Stored data entries
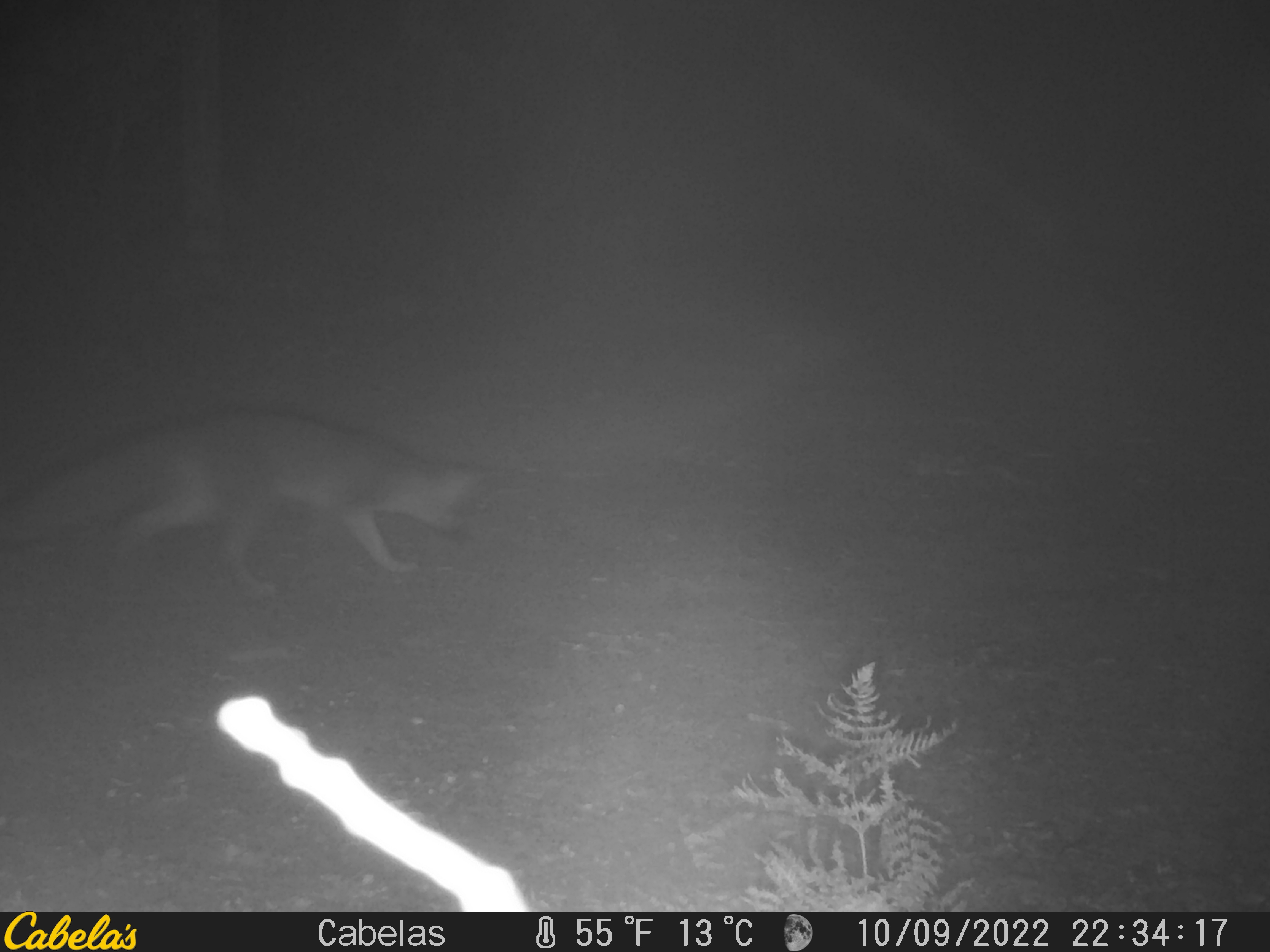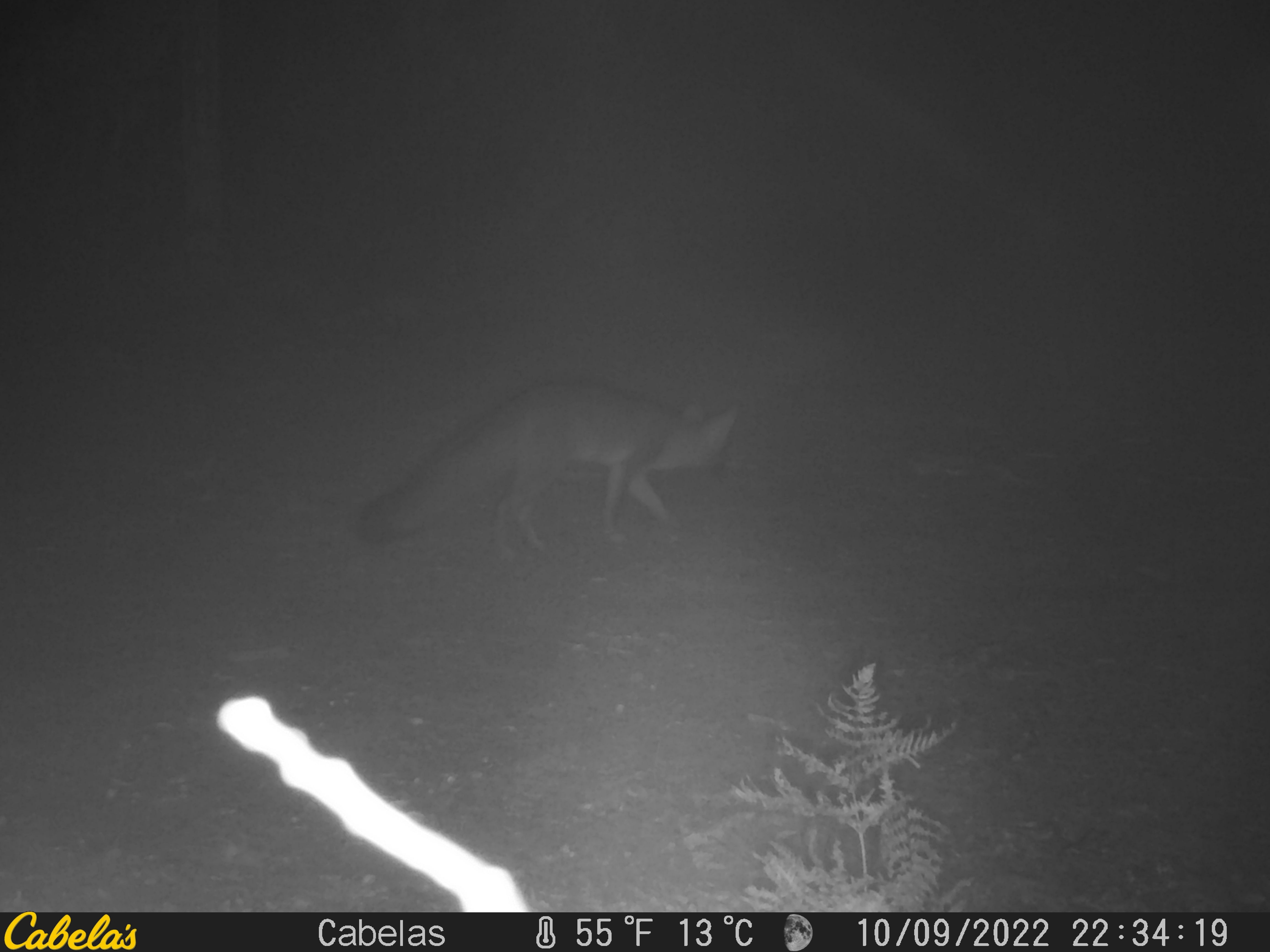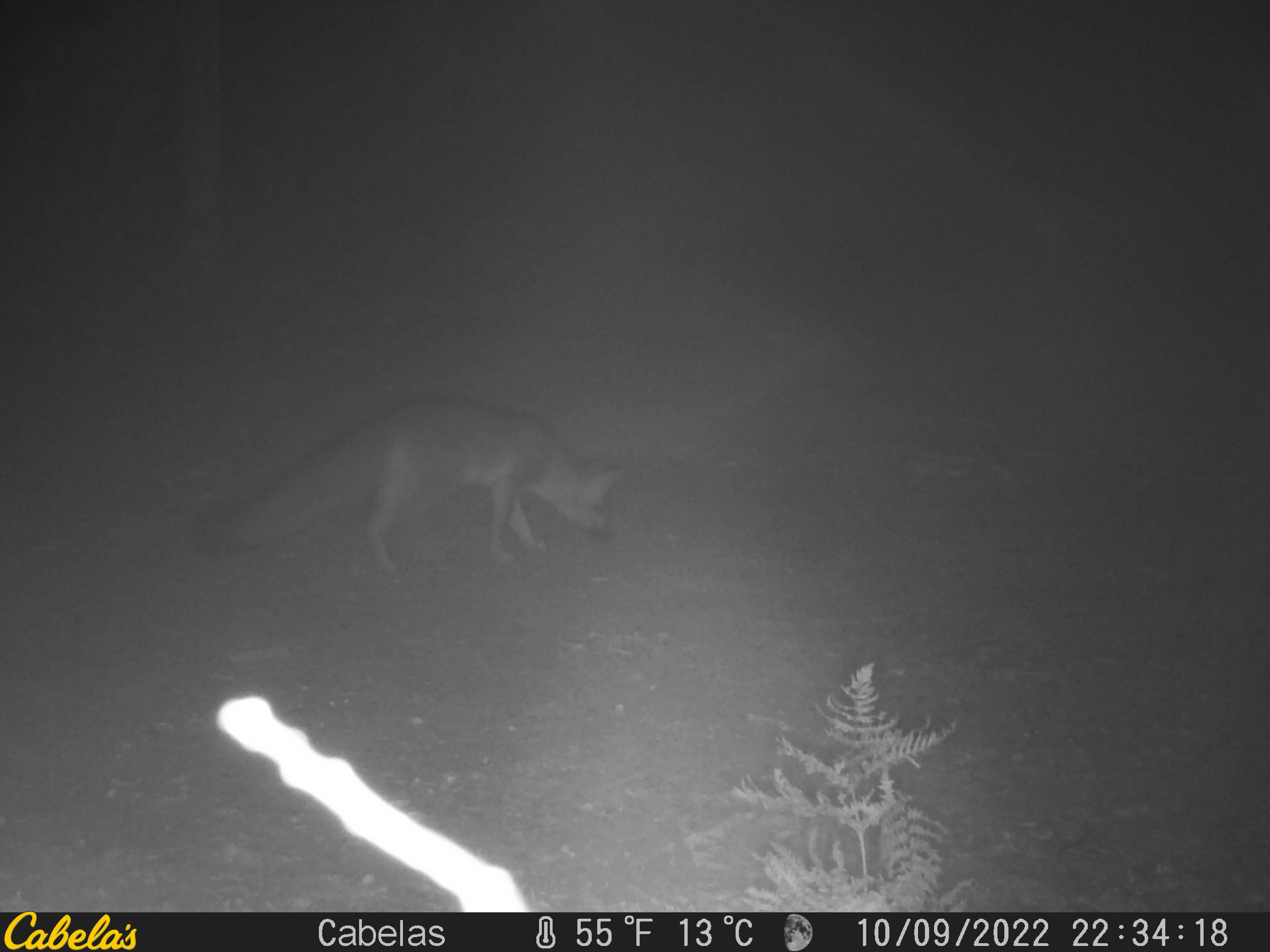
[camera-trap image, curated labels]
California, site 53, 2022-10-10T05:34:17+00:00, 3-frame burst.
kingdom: Animalia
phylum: Chordata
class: Mammalia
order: Carnivora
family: Canidae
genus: Urocyon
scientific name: Urocyon cinereoargenteus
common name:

# Work instruction
Although the records contain pictures, print only the rest, exactly as written.

# Solution to this task
[camera-trap image, curated labels]
California, site 53, 2022-10-10T05:34:17+00:00, 3-frame burst.
kingdom: Animalia
phylum: Chordata
class: Mammalia
order: Carnivora
family: Canidae
genus: Urocyon
scientific name: Urocyon cinereoargenteus
common name:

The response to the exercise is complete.